Day 2: 1 locations, 5.0 hours planned
  1. 09:00 - Horton Plains National Park

✅ Itinerary generation pipeline completed successfully!


## 9. Output Formatting and Display

Format and display the final itinerary in a human-readable format with all details.

In [25]:
class ItineraryFormatter:
    """
    Format and display itineraries in various human-readable formats
    """
    
    def __init__(self):
        self.emojis = {
            'day': '📅',
            'location': '📍',
            'time': '⏰',
            'travel': '🚗',
            'food': '🍽️',
            'accommodation': '🏨',
            'tip': '💡',
            'rating': '⭐',
            'category': '🏷️',
            'province': '🗺️',
            'budget': '💰',
            'duration': '⏱️'
        }
    
    def format_time(self, decimal_hours):
        """Convert decimal hours to HH:MM format"""
        hours = int(decimal_hours)
        minutes = int((decimal_hours - hours) * 60)
        return f"{hours:02d}:{minutes:02d}"
    
    def format_detailed_itinerary(self, complete_itinerary):
        """Generate a detailed, formatted itinerary"""
        
        output = []
        metadata = complete_itinerary['metadata']
        daily_schedule = complete_itinerary['daily_schedule']
        
        # Header
        output.append("=" * 80)
        output.append("🇱🇰 PERSONALIZED SRI LANKA TRAVEL ITINERARY 🇱🇰")
        output.append("=" * 80)
        output.append("")
        
        # Metadata summary
        output.append(f"{self.emojis['duration']} Duration: {metadata['total_days']} days")
        output.append(f"{self.emojis['budget']} Budget: {metadata['budget_category']}")
        output.append(f"🎯 Travel Style: {metadata['travel_style']}")

Aim 1 — Reproduce the Sri Lanka itinerary notebook excerpt in full, word for word.
The Sri Lanka itinerary notebook excerpt and the listing after it are unrelated material.

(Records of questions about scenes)

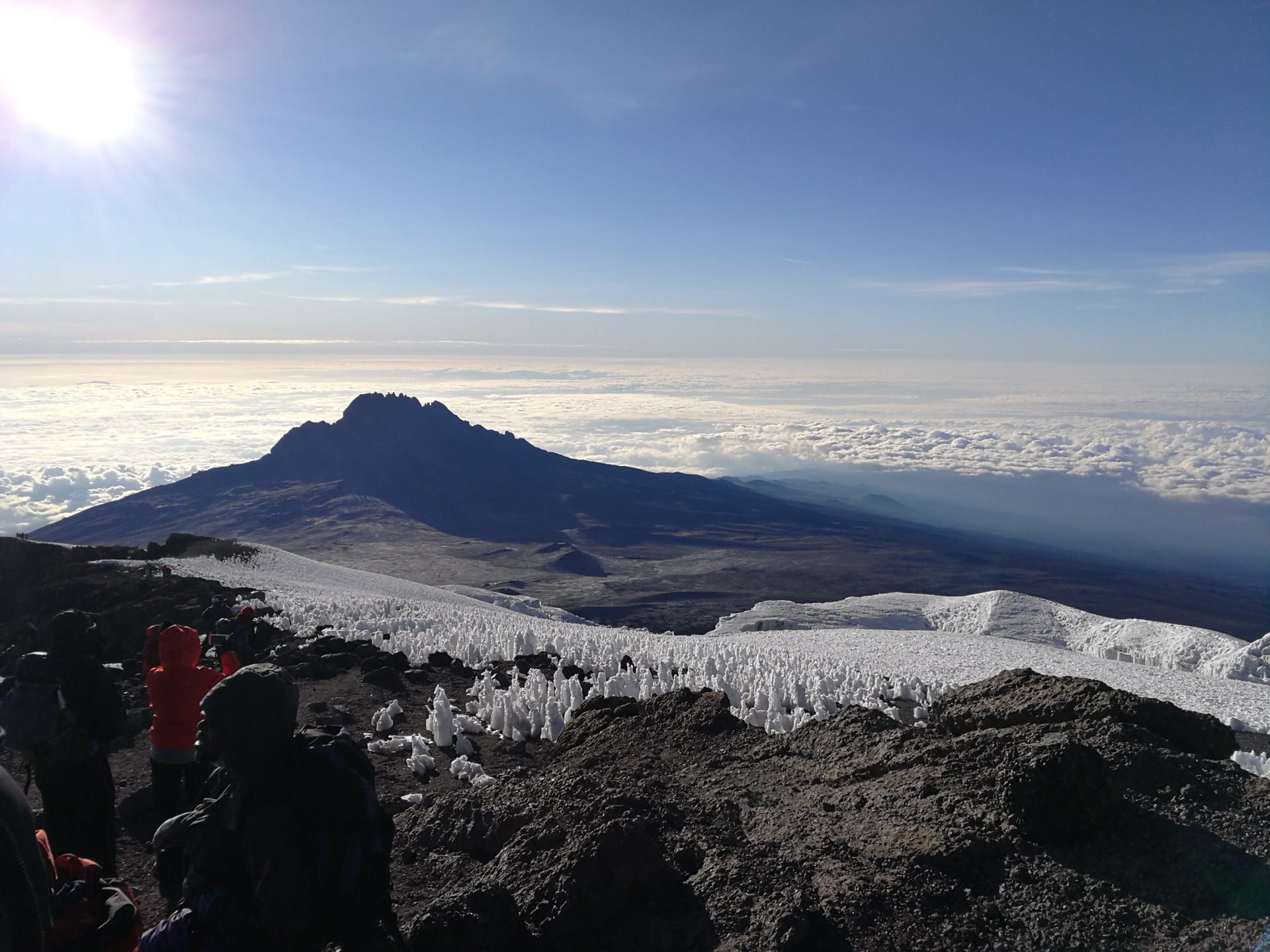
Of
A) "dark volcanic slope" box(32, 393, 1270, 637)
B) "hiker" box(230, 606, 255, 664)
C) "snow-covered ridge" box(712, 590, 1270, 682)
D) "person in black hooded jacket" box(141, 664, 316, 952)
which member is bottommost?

Aim 2 — Rewrite the scene listing with "hiker" changed to "walker" and nothing else altered, leaving out the pictures.

Result 1 —
Day 2: 1 locations, 5.0 hours planned
  1. 09:00 - Horton Plains National Park

✅ Itinerary generation pipeline completed successfully!


## 9. Output Formatting and Display

Format and display the final itinerary in a human-readable format with all details.

In [25]:
class ItineraryFormatter:
    """
    Format and display itineraries in various human-readable formats
    """
    
    def __init__(self):
        self.emojis = {
            'day': '📅',
            'location': '📍',
            'time': '⏰',
            'travel': '🚗',
            'food': '🍽️',
            'accommodation': '🏨',
            'tip': '💡',
            'rating': '⭐',
            'category': '🏷️',
            'province': '🗺️',
            'budget': '💰',
            'duration': '⏱️'
        }
    
    def format_time(self, decimal_hours):
        """Convert decimal hours to HH:MM format"""
        hours = int(decimal_hours)
        minutes = int((decimal_hours - hours) * 60)
        return f"{hours:02d}:{minutes:02d}"
    
    def format_detailed_itinerary(self, complete_itinerary):
        """Generate a detailed, formatted itinerary"""
        
        output = []
        metadata = complete_itinerary['metadata']
        daily_schedule = complete_itinerary['daily_schedule']
        
        # Header
        output.append("=" * 80)
        output.append("🇱🇰 PERSONALIZED SRI LANKA TRAVEL ITINERARY 🇱🇰")
        output.append("=" * 80)
        output.append("")
        
        # Metadata summary
        output.append(f"{self.emojis['duration']} Duration: {metadata['total_days']} days")
        output.append(f"{self.emojis['budget']} Budget: {metadata['budget_category']}")
        output.append(f"🎯 Travel Style: {metadata['travel_style']}")

Result 2 —
Of
A) "dark volcanic slope" box(32, 393, 1270, 637)
B) "walker" box(230, 606, 255, 664)
C) "snow-covered ridge" box(712, 590, 1270, 682)
D) "person in black hooded jacket" box(141, 664, 316, 952)
which member is bottommost?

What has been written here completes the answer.